8. S'il a été versé aux débats un nouvel extrait de certificat d'enregistrement de naissance relatif à Mlle C..., ce document porte un numéro n°CMRS (B 700131-19-12374) et un ancien numéro d'acte (n°266) différents de ceux portés sur l'acte produit à l'appui de la demande de visa et ce document indique au demeurant une déclaration de naissance le 6 juillet 2004 et non le 27 mai 2004. Les requérants n'apportent pas d'explications sur ces discordances, se bornant à alléguer que les certificats de naissance comportent des numéros différents à chaque demande d'extrait d'acte de naissance. Dès lors, les différents actes de naissance produits sont dépourvus de valeur probante et ne peuvent attester du lien de filiation de Mlle G... C... vis-à-vis de M. C....

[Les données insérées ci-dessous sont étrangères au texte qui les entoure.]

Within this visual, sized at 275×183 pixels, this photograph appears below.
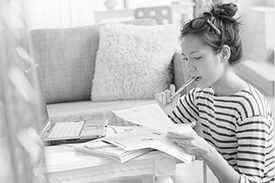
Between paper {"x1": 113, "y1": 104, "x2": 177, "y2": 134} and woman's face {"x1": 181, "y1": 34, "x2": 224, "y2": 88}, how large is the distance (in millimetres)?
181

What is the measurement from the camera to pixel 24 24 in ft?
0.69

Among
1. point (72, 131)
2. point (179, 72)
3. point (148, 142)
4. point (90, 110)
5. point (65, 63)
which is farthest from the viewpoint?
point (65, 63)

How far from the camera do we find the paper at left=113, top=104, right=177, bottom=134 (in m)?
1.23

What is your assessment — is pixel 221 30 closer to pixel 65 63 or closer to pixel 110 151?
pixel 110 151

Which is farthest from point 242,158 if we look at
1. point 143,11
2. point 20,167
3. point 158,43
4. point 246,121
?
point 143,11

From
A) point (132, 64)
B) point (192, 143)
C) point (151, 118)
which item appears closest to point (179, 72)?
point (132, 64)

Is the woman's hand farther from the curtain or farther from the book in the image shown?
the curtain

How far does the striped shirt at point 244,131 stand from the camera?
1206 millimetres

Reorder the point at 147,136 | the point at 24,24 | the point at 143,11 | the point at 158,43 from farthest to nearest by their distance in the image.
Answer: the point at 143,11, the point at 158,43, the point at 147,136, the point at 24,24

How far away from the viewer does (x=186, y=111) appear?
5.14 feet

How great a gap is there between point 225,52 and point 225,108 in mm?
179

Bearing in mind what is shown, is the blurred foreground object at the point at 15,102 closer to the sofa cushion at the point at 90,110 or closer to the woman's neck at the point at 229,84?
the woman's neck at the point at 229,84

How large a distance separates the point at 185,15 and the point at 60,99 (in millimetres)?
1999

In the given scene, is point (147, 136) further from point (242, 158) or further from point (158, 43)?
point (158, 43)
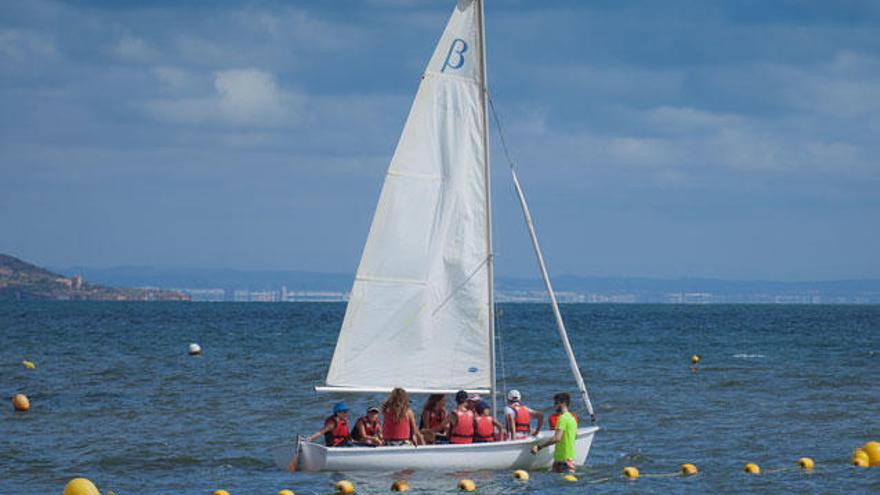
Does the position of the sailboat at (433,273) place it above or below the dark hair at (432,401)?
above

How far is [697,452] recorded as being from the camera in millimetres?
32938

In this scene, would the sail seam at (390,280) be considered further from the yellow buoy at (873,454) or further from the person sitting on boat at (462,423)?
the yellow buoy at (873,454)

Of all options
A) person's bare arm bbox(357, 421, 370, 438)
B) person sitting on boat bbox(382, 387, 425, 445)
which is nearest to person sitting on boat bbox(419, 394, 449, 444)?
person sitting on boat bbox(382, 387, 425, 445)

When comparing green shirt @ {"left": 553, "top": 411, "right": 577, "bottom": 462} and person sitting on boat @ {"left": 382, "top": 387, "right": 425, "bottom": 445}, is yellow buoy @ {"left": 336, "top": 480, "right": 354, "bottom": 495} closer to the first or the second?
person sitting on boat @ {"left": 382, "top": 387, "right": 425, "bottom": 445}

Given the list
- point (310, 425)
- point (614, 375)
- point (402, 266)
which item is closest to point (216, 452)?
point (310, 425)

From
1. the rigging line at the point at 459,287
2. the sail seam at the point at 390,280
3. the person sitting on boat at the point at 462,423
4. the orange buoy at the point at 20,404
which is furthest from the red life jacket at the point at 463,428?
the orange buoy at the point at 20,404

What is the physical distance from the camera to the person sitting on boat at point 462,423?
26500 millimetres

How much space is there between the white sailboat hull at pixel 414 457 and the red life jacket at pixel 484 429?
0.35 metres

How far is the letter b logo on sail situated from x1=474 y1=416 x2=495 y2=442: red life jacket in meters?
6.73

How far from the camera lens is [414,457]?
2611 cm

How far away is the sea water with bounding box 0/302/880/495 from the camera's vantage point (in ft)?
90.8

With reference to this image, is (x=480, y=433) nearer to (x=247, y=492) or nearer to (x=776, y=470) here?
(x=247, y=492)

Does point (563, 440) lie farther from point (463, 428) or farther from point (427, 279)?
point (427, 279)

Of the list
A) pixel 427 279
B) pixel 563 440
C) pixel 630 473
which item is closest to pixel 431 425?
pixel 563 440
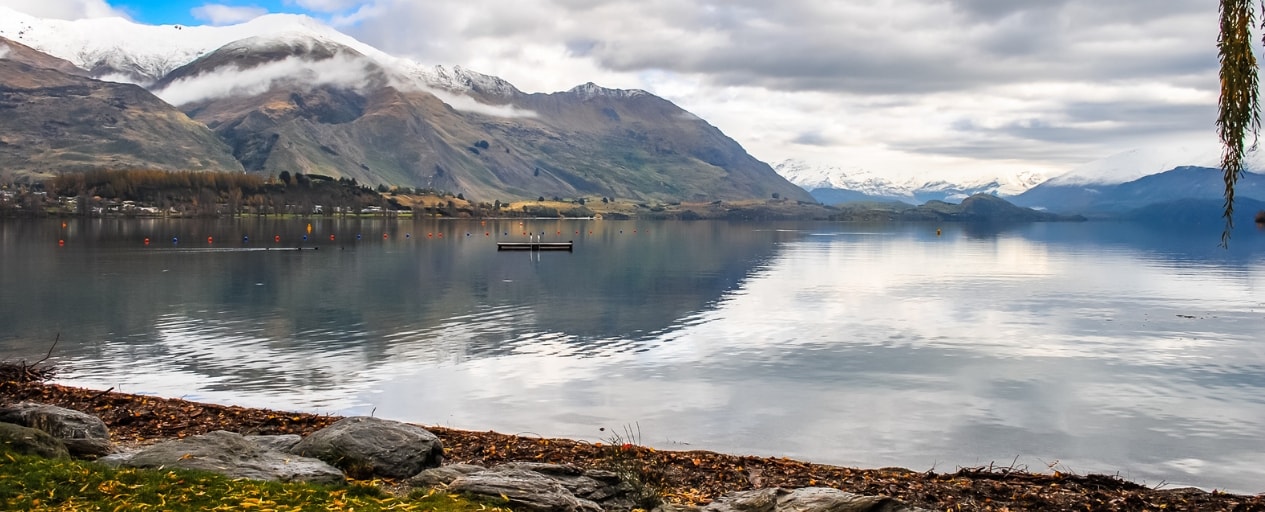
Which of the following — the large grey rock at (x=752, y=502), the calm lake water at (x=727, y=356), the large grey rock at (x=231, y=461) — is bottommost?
the calm lake water at (x=727, y=356)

9. En tout état de cause, les requérants ne contestent pas le second motif tiré de l'intérêt supérieur de l'enfant à rester auprès de sa mère et il résulte de l'instruction que la commission aurait pris la même décision en se fondant sur ce second motif, qui suffit à fonder la décision contestée.
En ce qui concerne M. H... B... :
10. Si les requérants font valoir que ni la commission ni le ministre de l'intérieur ne contestent le caractère authentique de l'acte de naissance de M. B..., ils ne contestent pas l'autre motif de la décision attaquée, fondé sur l'intérêt supérieur de M. B... à demeurer au Pakistan auprès de sa mère, alors qu'il résulte de l'instruction que la commission aurait pris la même décision si elle n'avait retenu que ce seul motif, qui suffisait à fonder le refus de visa.

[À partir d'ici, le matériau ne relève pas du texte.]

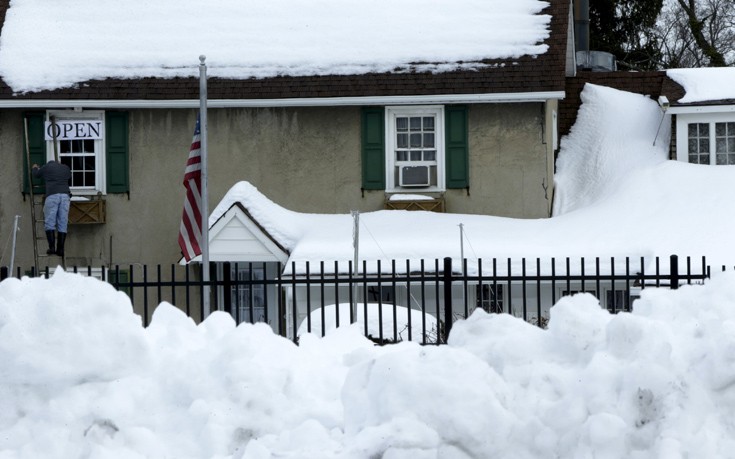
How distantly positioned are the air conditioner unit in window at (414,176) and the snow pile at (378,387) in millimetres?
13288

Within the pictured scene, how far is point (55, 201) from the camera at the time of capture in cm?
2216

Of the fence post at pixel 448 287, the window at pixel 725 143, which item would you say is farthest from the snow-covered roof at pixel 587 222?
the fence post at pixel 448 287

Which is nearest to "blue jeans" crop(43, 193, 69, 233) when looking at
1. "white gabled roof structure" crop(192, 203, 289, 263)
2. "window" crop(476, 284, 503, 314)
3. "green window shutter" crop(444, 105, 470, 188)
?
"white gabled roof structure" crop(192, 203, 289, 263)

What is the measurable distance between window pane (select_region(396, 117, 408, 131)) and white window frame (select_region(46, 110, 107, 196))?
4.90 metres

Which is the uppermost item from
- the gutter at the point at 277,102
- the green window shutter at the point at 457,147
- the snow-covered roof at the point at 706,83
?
the snow-covered roof at the point at 706,83

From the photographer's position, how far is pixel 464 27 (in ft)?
78.1

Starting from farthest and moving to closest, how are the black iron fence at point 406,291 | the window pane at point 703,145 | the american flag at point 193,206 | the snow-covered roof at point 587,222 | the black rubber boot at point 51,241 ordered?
the window pane at point 703,145 < the black rubber boot at point 51,241 < the snow-covered roof at point 587,222 < the american flag at point 193,206 < the black iron fence at point 406,291

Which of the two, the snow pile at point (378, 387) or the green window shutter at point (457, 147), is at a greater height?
the green window shutter at point (457, 147)

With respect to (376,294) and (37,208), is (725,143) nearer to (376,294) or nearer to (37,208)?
(376,294)

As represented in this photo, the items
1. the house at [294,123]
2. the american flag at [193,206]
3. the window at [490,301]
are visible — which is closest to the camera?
the window at [490,301]

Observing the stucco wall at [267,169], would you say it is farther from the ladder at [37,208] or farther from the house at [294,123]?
the ladder at [37,208]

11. Il résulte de l'ensemble de ce qui précède que MM. C... et B... ne sont pas fondés à soutenir que c'est à tort que, par le jugement attaqué, le tribunal administratif de Nantes a rejeté leur demande. Leurs conclusions à fin d'injonction sous astreinte et celles tendant à l'application des dispositions de l'article L. 761-1 du code de justice administrative doivent, par voie de conséquence, être rejetées.
DECIDE :
Article 1er : La requête de M. C... et de M. B... est rejetée.
Article 2 : Le présent arrêt sera notifié à M. F... C..., à M. H... B... et au ministre de l'intérieur
Délibéré après l'audience du 6 octobre 2020 à laquelle siégeaient :
- M. Couvert-Castéra, président de la cour,
- Mme Douet, présidente assesseur,
- M. L'hirondel, premier conseiller.
Lu en audience publique, le 23 octobre 2020.
Le rapporteur,
H. Douet
Le président,
O. COUVERT-CASTÉRA
Le greffier,
K. BOURON
La République mande et ordonne au ministre de l'intérieur en ce qui le concerne, et à tous huissiers de justice à ce requis en ce qui concerne les voies de droit commun contre les parties privées, de pourvoir à l'exécution de la présente décision.